Selected passage.
↓

Yes, production is starting this week (hopefully). I'm putting a serious discount on this initial production run because the top diaphragm won't be completely finished from a cosmetic standpoint, but the drivers will operate perfectly.


----------



## Megalomaniac

Electrodynamic said:


> Hey, I know that HU!!
> 
> BTW: That box has a big air leak right where the wires enter the enclosure. Hopefully Steven sealed it up. And the cutout is a bit large. I read where Steven liked the Variovent in the 0.3 ft^3 enclosure that he built for the IS's.



Yea I got to hear that too. It performed quite well. from .3 without the aperiodic vent compared to the .3 with the vent it sounded like the sub was in .5 that we got to test it in too.. Although I noticed the box you sent was stuffed pretty liberally .


----------



## bsvrs

That video is going to make me spend some money..


----------



## Megalomaniac

IMHO, it does sound better than the Mag, doesnt extend as low(says a lot) but for the size its going to be tough to beat in the shallow market. I would definitely use this sub if I was really caught up in saving space and weight.


----------



## DAT

Megalomaniac said:


> IMHO, *it does sound better than the Mag*, doesnt extend as low(says a lot) but for the size its going to be tough to beat in the shallow market. I would definitely use this sub if I was really caught up in saving space and weight.


So are you saying it sounds better than the Mag v4? Have you compare this to the JL 13TW5 ?


----------



## Megalomaniac

DAT said:


> So are you saying it sounds better than the Mag v4? Have you compare this to the JL 13TW5 ?


Yes. No. Comparing to an shallow RF and a eD SQ10. 2 different sizes i know.


----------

↑

Given task A.
In the records, reproduce the part that opens with the line containing "Which one is furthest" and closes with the line containing "4.80 meters", keeping both of those lines.
These records are unrelated to the subwoofer forum thread.

Records of questions about scenes.
↓

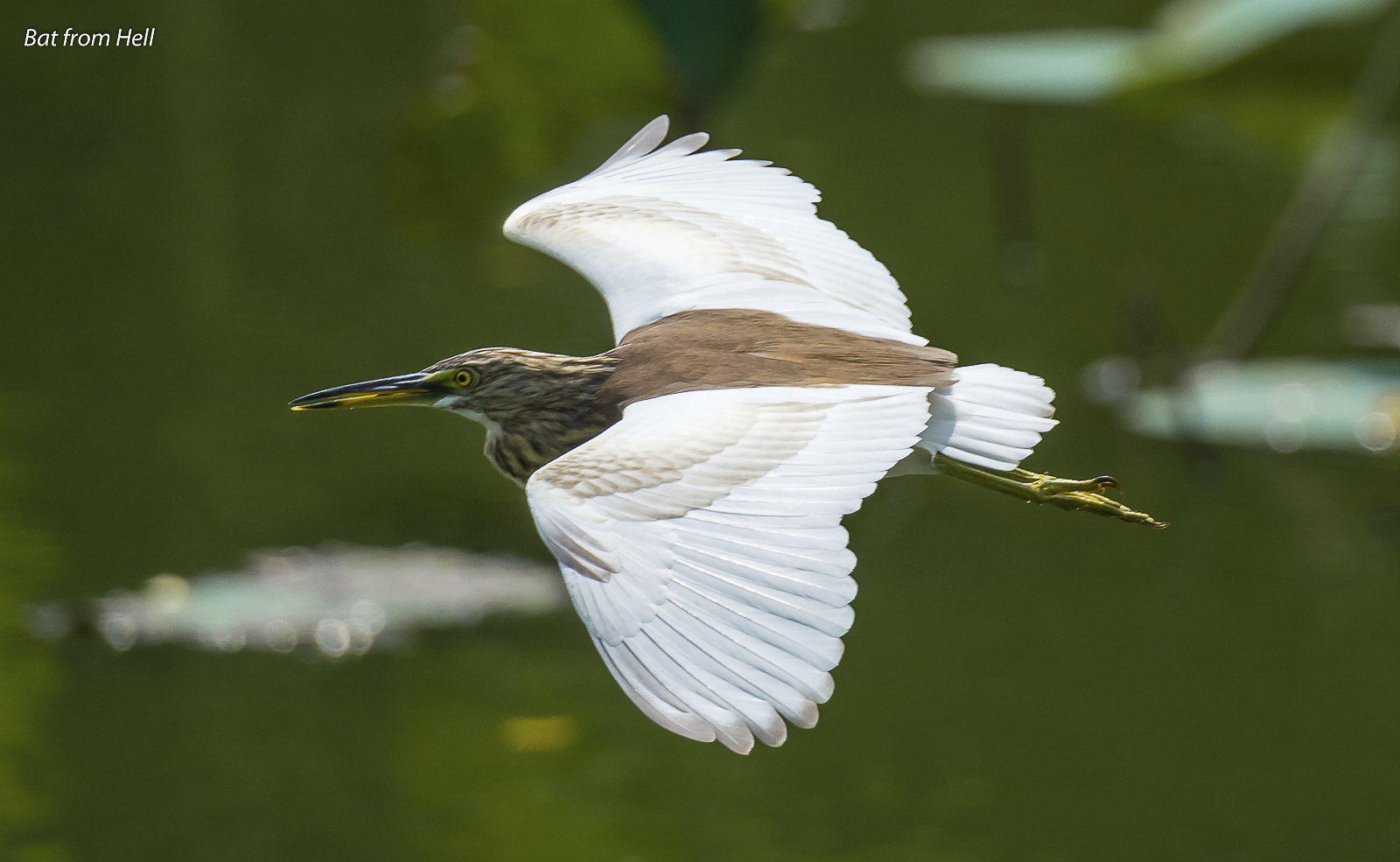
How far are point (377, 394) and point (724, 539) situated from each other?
58 centimetres

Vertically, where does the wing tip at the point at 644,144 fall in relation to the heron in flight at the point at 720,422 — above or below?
above

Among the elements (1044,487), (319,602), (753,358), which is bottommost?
(319,602)

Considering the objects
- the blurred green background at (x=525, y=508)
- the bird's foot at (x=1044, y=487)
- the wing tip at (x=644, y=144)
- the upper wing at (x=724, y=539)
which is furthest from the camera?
the blurred green background at (x=525, y=508)

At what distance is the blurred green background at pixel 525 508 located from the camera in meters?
2.73

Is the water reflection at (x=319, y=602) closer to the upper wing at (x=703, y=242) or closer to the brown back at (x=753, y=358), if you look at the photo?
the upper wing at (x=703, y=242)

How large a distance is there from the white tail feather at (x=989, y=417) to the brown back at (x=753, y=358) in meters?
0.03

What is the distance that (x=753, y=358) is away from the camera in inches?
61.4

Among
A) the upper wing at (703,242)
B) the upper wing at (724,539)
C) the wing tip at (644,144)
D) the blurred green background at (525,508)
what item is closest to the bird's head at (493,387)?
the upper wing at (703,242)

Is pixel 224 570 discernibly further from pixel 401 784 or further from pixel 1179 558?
pixel 1179 558

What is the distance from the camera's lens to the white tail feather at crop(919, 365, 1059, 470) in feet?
4.98

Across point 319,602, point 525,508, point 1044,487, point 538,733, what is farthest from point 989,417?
point 525,508

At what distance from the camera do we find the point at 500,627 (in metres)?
3.04

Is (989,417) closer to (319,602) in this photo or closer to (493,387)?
(493,387)

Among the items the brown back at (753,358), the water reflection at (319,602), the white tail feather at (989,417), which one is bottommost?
the water reflection at (319,602)
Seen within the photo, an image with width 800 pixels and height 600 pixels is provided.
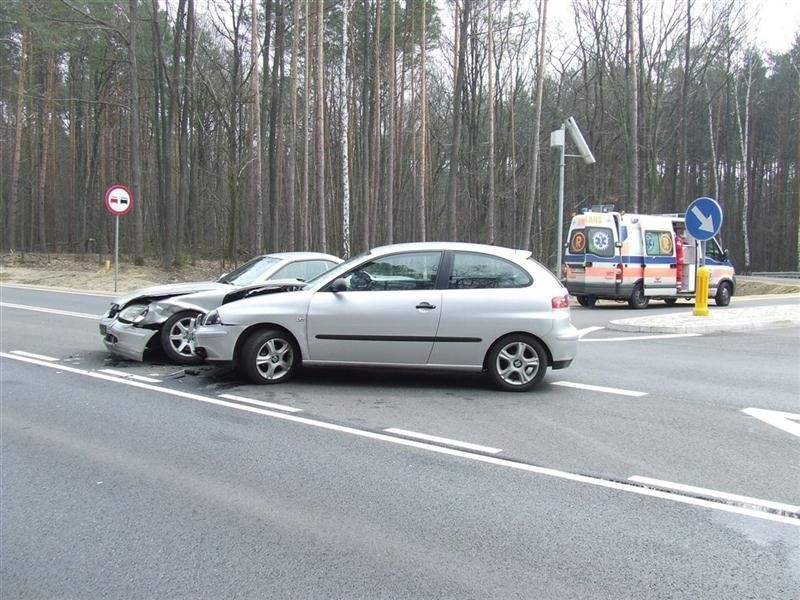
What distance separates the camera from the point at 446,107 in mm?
42312

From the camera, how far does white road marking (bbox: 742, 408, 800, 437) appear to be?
6000 millimetres

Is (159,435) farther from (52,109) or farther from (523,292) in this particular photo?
(52,109)

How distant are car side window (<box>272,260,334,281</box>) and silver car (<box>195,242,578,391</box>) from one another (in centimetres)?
193

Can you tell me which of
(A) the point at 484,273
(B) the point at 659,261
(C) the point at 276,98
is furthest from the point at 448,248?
(C) the point at 276,98

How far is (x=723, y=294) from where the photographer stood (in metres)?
19.5

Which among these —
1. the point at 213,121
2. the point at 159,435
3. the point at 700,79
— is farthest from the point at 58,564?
the point at 700,79

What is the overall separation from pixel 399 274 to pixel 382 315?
1.78 ft

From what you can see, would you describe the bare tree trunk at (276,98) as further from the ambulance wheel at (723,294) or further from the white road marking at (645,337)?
Result: the white road marking at (645,337)

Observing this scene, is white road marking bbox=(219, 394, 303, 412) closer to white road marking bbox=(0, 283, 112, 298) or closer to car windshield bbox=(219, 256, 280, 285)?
car windshield bbox=(219, 256, 280, 285)

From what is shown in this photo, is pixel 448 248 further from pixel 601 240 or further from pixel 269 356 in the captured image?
pixel 601 240

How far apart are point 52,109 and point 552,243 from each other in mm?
33850

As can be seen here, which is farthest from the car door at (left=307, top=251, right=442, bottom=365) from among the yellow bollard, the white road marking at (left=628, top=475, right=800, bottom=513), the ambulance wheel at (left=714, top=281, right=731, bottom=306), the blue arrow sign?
the ambulance wheel at (left=714, top=281, right=731, bottom=306)

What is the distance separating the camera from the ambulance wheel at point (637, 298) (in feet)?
59.9

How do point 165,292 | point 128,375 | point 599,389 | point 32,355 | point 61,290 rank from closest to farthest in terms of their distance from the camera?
point 599,389, point 128,375, point 165,292, point 32,355, point 61,290
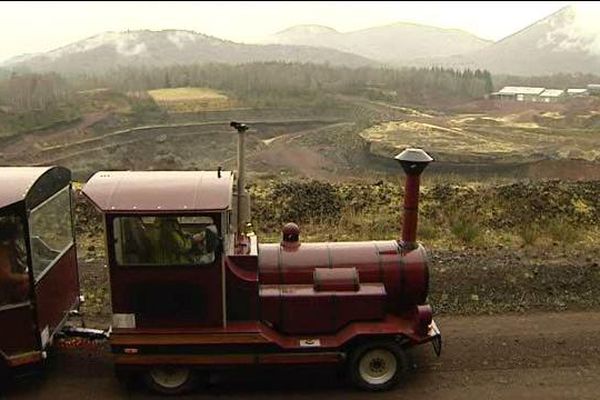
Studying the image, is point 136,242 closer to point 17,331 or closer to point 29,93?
point 17,331

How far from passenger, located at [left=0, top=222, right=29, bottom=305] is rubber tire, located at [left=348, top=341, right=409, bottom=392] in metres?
3.60

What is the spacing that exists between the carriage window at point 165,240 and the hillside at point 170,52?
94.6 meters

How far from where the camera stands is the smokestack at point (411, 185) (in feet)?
24.9

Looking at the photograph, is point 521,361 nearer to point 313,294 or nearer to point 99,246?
point 313,294

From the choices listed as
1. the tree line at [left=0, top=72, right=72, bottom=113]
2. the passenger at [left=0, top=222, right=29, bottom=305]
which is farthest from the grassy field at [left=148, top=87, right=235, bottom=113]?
the passenger at [left=0, top=222, right=29, bottom=305]

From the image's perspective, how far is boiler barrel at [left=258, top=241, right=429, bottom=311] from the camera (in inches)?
303

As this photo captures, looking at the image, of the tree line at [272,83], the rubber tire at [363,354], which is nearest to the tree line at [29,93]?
the tree line at [272,83]

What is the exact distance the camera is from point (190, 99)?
5962 centimetres

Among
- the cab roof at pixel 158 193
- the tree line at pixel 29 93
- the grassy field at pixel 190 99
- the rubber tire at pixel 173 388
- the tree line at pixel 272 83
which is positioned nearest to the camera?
the cab roof at pixel 158 193

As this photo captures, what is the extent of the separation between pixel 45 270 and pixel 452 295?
583 centimetres

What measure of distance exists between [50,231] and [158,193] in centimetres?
175

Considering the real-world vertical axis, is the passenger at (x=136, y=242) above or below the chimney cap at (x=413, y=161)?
below

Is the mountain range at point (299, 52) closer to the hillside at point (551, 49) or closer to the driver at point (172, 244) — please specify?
the hillside at point (551, 49)

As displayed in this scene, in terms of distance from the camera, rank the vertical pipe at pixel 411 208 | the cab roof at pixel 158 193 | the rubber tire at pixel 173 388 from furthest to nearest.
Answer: the vertical pipe at pixel 411 208, the rubber tire at pixel 173 388, the cab roof at pixel 158 193
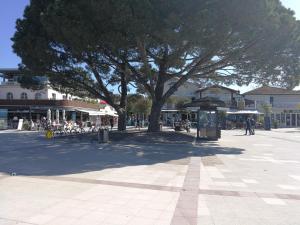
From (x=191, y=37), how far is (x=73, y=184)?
11.4 m

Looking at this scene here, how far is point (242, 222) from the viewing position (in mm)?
6676

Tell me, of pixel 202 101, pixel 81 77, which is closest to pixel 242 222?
pixel 202 101

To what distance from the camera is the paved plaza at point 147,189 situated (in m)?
6.78

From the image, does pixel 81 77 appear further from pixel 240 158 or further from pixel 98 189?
pixel 98 189

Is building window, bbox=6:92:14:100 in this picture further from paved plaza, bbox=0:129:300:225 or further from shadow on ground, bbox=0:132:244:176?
paved plaza, bbox=0:129:300:225

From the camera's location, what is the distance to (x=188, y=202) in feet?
26.2

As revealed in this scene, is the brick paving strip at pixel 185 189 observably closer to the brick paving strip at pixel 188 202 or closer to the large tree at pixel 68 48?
the brick paving strip at pixel 188 202

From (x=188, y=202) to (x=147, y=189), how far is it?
4.70ft

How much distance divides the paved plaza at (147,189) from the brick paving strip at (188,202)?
17 mm

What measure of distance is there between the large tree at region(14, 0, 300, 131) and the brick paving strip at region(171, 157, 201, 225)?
343 inches

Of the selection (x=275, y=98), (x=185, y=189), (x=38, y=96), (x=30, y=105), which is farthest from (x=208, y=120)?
(x=275, y=98)

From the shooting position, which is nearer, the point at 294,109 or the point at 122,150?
the point at 122,150

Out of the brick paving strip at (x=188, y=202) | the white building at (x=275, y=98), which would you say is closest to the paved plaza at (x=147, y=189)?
the brick paving strip at (x=188, y=202)

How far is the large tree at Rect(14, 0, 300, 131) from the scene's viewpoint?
61.2ft
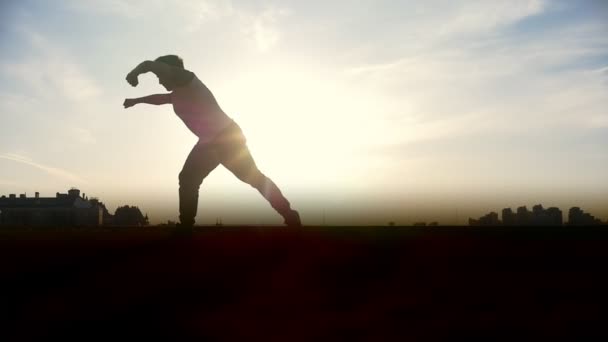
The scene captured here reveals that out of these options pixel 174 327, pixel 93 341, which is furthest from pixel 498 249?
pixel 93 341

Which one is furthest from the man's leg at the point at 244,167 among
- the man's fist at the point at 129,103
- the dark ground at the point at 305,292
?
the dark ground at the point at 305,292

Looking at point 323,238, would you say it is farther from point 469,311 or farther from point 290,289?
point 469,311

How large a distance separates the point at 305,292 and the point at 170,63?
4.80 meters

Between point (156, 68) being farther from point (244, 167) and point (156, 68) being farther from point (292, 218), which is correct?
point (292, 218)

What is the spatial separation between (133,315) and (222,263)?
1704 millimetres

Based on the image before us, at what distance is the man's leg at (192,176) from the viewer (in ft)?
23.1

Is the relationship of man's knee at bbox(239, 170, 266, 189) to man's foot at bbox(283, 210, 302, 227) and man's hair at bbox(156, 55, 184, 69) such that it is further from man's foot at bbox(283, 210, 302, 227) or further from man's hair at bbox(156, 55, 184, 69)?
man's hair at bbox(156, 55, 184, 69)

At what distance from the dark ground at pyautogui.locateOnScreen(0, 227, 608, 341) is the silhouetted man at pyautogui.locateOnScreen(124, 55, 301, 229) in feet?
5.42

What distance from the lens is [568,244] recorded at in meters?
5.83

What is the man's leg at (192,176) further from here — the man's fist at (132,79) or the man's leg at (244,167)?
the man's fist at (132,79)

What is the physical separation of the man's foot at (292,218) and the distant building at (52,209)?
73028 millimetres

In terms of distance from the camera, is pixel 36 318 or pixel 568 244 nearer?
pixel 36 318

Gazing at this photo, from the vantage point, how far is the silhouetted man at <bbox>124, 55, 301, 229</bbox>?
698 centimetres

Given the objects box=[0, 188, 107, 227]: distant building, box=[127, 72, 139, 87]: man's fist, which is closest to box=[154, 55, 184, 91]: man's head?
box=[127, 72, 139, 87]: man's fist
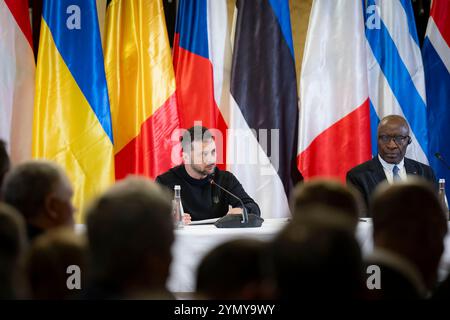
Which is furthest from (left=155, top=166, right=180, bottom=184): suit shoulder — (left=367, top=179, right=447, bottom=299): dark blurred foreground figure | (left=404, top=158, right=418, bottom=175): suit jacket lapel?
(left=367, top=179, right=447, bottom=299): dark blurred foreground figure

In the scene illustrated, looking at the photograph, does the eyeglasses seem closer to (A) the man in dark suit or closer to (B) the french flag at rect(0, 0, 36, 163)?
(A) the man in dark suit

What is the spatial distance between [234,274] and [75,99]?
165 inches

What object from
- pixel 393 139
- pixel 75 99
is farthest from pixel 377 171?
pixel 75 99

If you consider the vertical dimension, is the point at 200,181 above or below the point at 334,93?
below

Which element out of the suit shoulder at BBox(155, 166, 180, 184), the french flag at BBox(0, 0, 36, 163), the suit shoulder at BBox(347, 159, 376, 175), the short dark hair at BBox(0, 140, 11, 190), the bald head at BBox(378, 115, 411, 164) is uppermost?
the french flag at BBox(0, 0, 36, 163)

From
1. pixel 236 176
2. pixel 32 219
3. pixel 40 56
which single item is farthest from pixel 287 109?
pixel 32 219

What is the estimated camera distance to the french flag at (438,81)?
227 inches

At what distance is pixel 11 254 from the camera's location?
156cm

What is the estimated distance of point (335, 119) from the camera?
18.5 ft

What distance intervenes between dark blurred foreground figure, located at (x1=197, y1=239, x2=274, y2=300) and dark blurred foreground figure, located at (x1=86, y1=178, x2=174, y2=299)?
164mm

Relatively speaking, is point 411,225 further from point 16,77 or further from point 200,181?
point 16,77

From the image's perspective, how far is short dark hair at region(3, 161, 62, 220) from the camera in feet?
7.38

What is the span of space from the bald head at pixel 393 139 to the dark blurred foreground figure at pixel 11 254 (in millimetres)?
3773

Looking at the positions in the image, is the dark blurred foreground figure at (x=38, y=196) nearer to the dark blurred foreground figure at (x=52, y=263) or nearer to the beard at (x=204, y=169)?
the dark blurred foreground figure at (x=52, y=263)
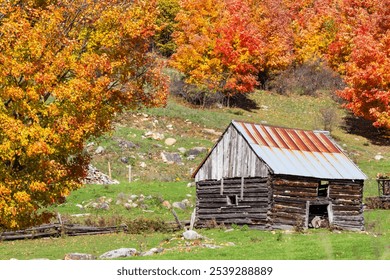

↑

Given task B.
For each statement, say whether it agrees with the subwoofer forum thread, answering yes or no and quoting the deciding words: (i) Production is starting this week. (ii) The sub extends lower than the Mag. (iii) The drivers in the initial production run will not operate perfectly.

Full response A.
Which one is furthest from the man's leg at the point at 244,167 among
- the man's fist at the point at 129,103
- the dark ground at the point at 305,292
?
the dark ground at the point at 305,292

Looking at point 323,238, would you say it is farther from point 469,311 or farther from point 290,289?
point 469,311

How large a distance separates the point at 305,292 and the point at 170,63?
4.80 meters

Full response B.
(i) Yes: "Yes, production is starting this week (hopefully)."
(ii) No: "doesnt extend as low(says a lot)"
(iii) No: "but the drivers will operate perfectly."